Datum uitspraak: 13 juni 2012
AFDELING
BESTUURSRECHTSPRAAK
Uitspraak op het hoger beroep van:
[appellant], wonend te [woonplaats],
tegen de uitspraak van de rechtbank 's-Gravenhage van 13 juli 2011 in zaak nr. 11/2616 in het geding tussen:
[appellant]
en
de minister (lees: staatssecretaris) van Veiligheid en Justitie.
1. Procesverloop
Bij besluit van 26 oktober 2010 heeft de staatssecretaris een verzoek van [appellant] om afgifte van een verklaring omtrent het gedrag (hierna: VOG) ten behoeve van een chauffeurspas afgewezen.
Bij besluit van 4 februari 2011 heeft de staatssecretaris het door [appellant] daartegen gemaakte bezwaar ongegrond verklaard.
Bij uitspraak van 13 juli 2011, verzonden op dezelfde datum, heeft de rechtbank het door [appellant] daartegen ingestelde beroep ongegrond verklaard. Deze uitspraak is aangehecht.

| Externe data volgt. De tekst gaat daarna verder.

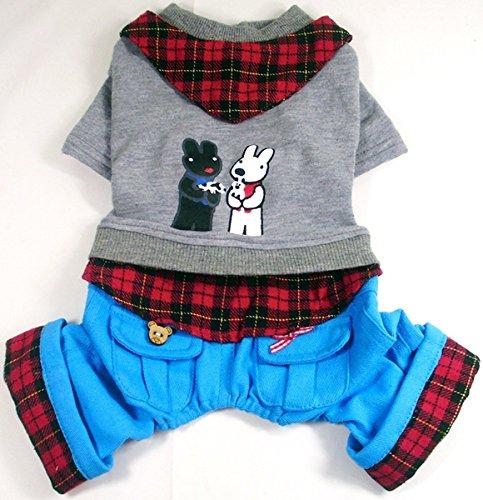 Pet Cat Dog Gray Plaid Trim Jumpsuit Blue Pants Outfits Bandana Small Boy Dog Clothes M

Tegen deze uitspraak heeft [appellant] bij brief, bij de Raad van State ingekomen op 24 augustus 2011, hoger beroep ingesteld. De gronden van het hoger beroep zijn aangevuld bij brief van 22 september 2011.
De staatssecretaris heeft een verweerschrift ingediend.
De zaak is door een meervoudige kamer van de Afdeling verwezen naar een enkelvoudige.
De Afdeling heeft de zaak ter zitting behandeld op 21 mei 2012, waar [appellant], bijgestaan door mr. N.A. de Kock, advocaat te Utrecht, en de staatssecretaris, vertegenwoordigd door mr. R. Faasse, werkzaam bij het Ministerie van Veiligheid en Justitie, zijn verschenen.
2. Overwegingen
2.1. Ingevolge artikel 28 van de Wet justitiële en strafvorderlijke gegevens, zoals deze luidde ten tijde van belang, is een VOG een verklaring van de minister dat uit een onderzoek met betrekking tot het gedrag van de betrokken natuurlijke persoon of rechtspersoon ingesteld, gelet op het risico voor de samenleving in verband met het doel waarvoor de afgifte is gevraagd en na afweging van het belang van betrokkene, niet is gebleken van bezwaren tegen die natuurlijke persoon of rechtspersoon. De verklaring bevat geen andere mededelingen.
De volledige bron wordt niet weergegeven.